You can use the RAG tactic to make it more useful. That involves starting with reputable sources as input, which creates an AI character that’s essentially supposed to be an expert in a certain topic.

The normal AI system is a scammer who tries to convince others to act like them… just like me and other internet trolls or crazy people. It needs some snark to act like a real person does, but pure snark is quite useless.

Essentially: nonsense in, nonsense out Or science books and journals in, sci fi speculation out

finitebanjo@lemmy.world · 16 days ago

No, again, because each word is a token which together makes a phrase and each phrase is a token that makes a statement. Since these Tokens are generated individually, it will never have any real underlying logic. It’s just sentence probability. Even if your sample data is free of nonsense, the LLM will still generate nonsense.

zbyte64@awful.systems · 15 days ago

RAG is a search engine that sometimes summarizes incorrectly and uses 10x the energy. Such a dumb product.

ITGuyLevi@programming.dev · 15 days ago

You’re taking the piss right? Those seem like perfectly reasonable responses.

What video card is required to use it? None, it can be used standalone.

What video card to use it streaming from your PC, at least a 580 sounds okay for some games. You seem to be expecting it to lie, and then inferring truthful information as a lie because the information you held back (which game you want) is the reason for the heavier video card requirement.

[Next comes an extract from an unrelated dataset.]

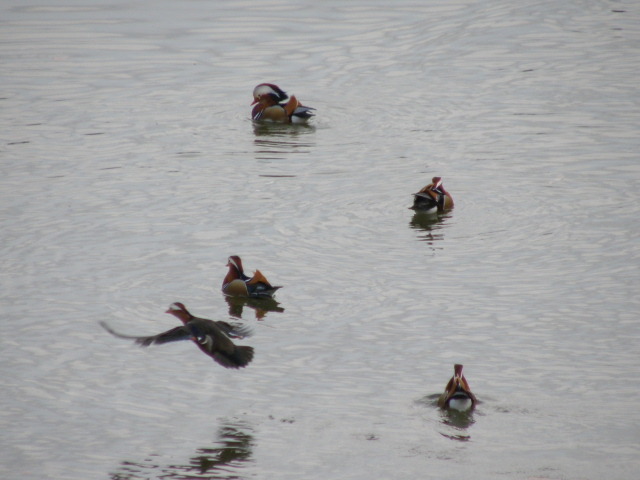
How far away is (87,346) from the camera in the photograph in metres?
9.72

boatswain@infosec.pub · 16 days ago

This is why my most frequent use of it is brainstorming scenarios for my D&D game: it’s really good at making up random bullshit.

Blackdoomax@sh.itjust.works · 15 days ago

It struggles to make more than 3 different bedtime stories in a row for my son, and they are always badly written, especially the conclusion that is almost always the same. But at least their sillyness (especially Gemini) is funny.

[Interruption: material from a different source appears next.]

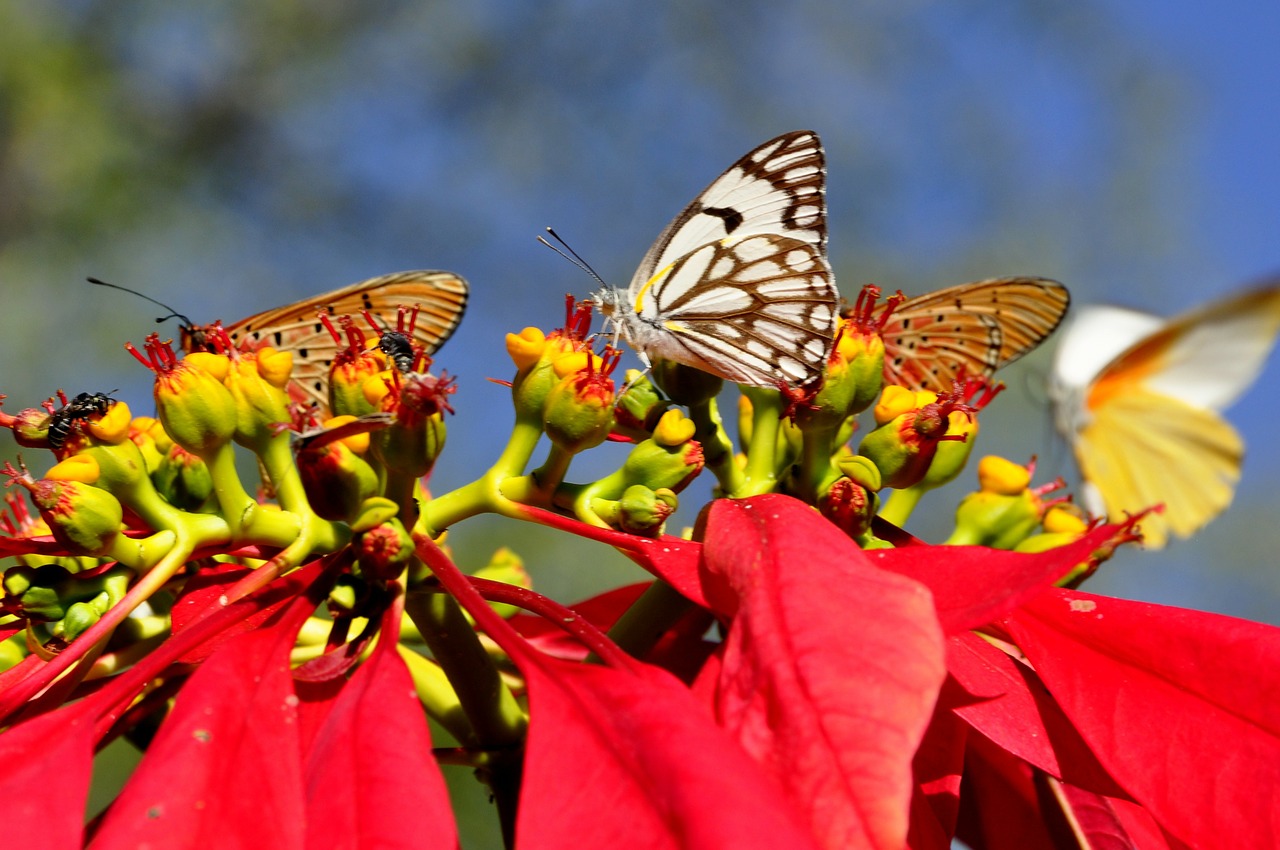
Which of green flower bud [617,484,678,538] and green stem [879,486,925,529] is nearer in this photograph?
green flower bud [617,484,678,538]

boatswain@infosec.pub · 15 days ago

I absolutely agree that it can’t create finished content of any particular value. For my D&D use case, its value is instead as a brainstorming tool; it can churn out enough ideas quickly enough that it’s easy for me to find a couple of gems that I can polish up into something usable.

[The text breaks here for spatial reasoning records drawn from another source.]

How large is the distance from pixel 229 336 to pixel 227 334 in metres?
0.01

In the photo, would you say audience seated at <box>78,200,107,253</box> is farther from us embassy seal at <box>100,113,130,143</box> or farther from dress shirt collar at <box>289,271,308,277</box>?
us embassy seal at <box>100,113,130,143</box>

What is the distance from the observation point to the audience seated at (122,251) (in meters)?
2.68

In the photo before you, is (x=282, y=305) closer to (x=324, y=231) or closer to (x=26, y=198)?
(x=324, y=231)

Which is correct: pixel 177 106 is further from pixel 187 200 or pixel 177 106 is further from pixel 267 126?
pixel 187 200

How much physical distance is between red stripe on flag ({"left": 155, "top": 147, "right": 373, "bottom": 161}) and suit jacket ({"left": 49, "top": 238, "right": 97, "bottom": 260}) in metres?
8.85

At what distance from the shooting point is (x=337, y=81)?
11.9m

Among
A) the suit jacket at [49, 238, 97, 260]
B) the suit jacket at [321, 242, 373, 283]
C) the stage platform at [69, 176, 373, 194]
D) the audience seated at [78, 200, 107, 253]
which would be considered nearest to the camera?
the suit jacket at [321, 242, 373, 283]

Christer Enfors@lemm.ee · 16 days ago

Yes. I’ve experimented with this too. This is the perfect use case for LLMs - there are no wrong answers, the LLM should just make something up, which is what it does.

ngwoo@lemmy.world · 15 days ago

OP those minimum requirements are taken directly from the Meta Quest 3 support page.

cheddar@programming.dev · 16 days ago

It’s incorrect to ask chatgpt such questions in the first place. I thought we’ve figured that out 18 or so months ago.

ABCDE@lemmy.world · 16 days ago

Why? It actually answered the question properly, just not to the OP’s satisfaction.

ramirezmike@programming.dev · 16 days ago

because it could have just as easily confidentiality said something incorrect. You only know it’s correct by going through the process of verifying it yourself, which is why it doesn’t make sense to ask it anything like this in the first place.

ABCDE@lemmy.world · 16 days ago

I mean… I guess? But the question was answered correctly, I was playing Beat Saber on my 1060 with my Vive and Quest 2.

ramirezmike@programming.dev · 15 days ago

It doesn’t matter that it was correct. There isn’t anything that verifies what it’s saying, which is why it’s not recommended to ask it questions like that. You’re taking a risk if you’re counting on the information it gives you.